Herbal Remedies for Overactive Bladder: The Evidence continued...
Buchu (Barosma betulina): South Africans have used preparations made from the buchu plant for hundreds of years to treat a number of different ailments, including bladder and kidney infections. The secret behind this medicinal plant likely lies in its anti-inflammatory, antibacterial, and diuretic properties. Buchu remedies may act like tonics to improve the overall health of the urinary system, according to Espinosa. "They nourish the bladder tissue -- make it healthier, more supple," he says.
Cleavers: This herb gets its name from the small hooked hairs on its leaves that cause it to "cleave" -- or attach to -- anything that touches it. Cleavers is an ingredient in herbal remedies for treating urinary problems, in part because of its diuretic effect. It also acts as a soothing coating along the inside of the bladder wall that may protect against irritation -- one cause of overactive bladder, Espinosa says.
Cornsilk: Gathered from the silky, hair-like threads of the corn stalk, cornsilk has been a remedy for urinary infections for so long that even the ancient Incas once used it. Cornsilk may have a soothing effect on the urinary tract.
Horsetail: This relative of the fern descends from gigantic plants that existed some 400 million years ago. Horsetail acts as a diuretic, anti-inflammatory, and antioxidant. It's been used to treat kidney and bladder stones, urinary tract infections, and incontinence, although there isn't much research to prove its effectiveness in humans.

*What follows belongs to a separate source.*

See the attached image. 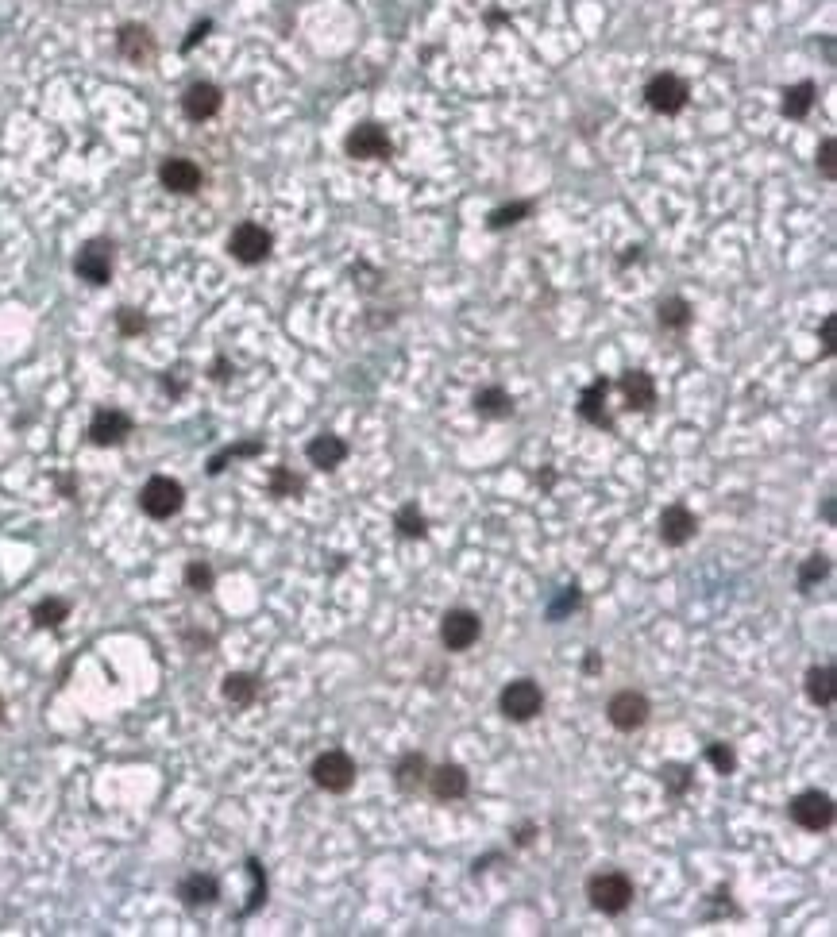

Saw palmetto: Several studies have focused on saw palmetto for urinary symptoms, particularly in men who have an enlarged prostate gland. Doctors aren't exactly sure how saw palmetto works, but they say its benefits might have something to do with its ability to fight inflammation, as well as its effects on testosterone levels (which affect prostate growth).
Sometimes naturopathic doctors recommend herbal remedies to target the underlying processes that may contribute to an overactive bladder, including inflammation and oxidative stress. For inflammation, Espinosa recommends anti-inflammatory remedies such as bromelain or quercetin. To combat the oxidative stress that can irritate nerves surrounding the bladder, he advises his patients to take antioxidants such as vitamin C, vitamin E, and alpha-lipoic acid.
Before You Go Herbal
Herbal remedies seem pretty innocuous. After all, they're made from plants. However, Griebling cautions that what you see with an herbal remedy isn't always what you get. "Even if something is labeled as 'all-natural,' that doesn't mean it's without a potential risk," he says.
The FDA doesn't regulate herbal remedies like it does traditional medications. "There can be differences in what's in them from batch to batch or even from pill to pill," Griebling says. The ingredients listed on the label aren't always accurate indicators of what you'll find inside the bottle. When they were tested, some herbal remedies were found to contain prescription-strength medications, meaning they could share the same side effects as those medications.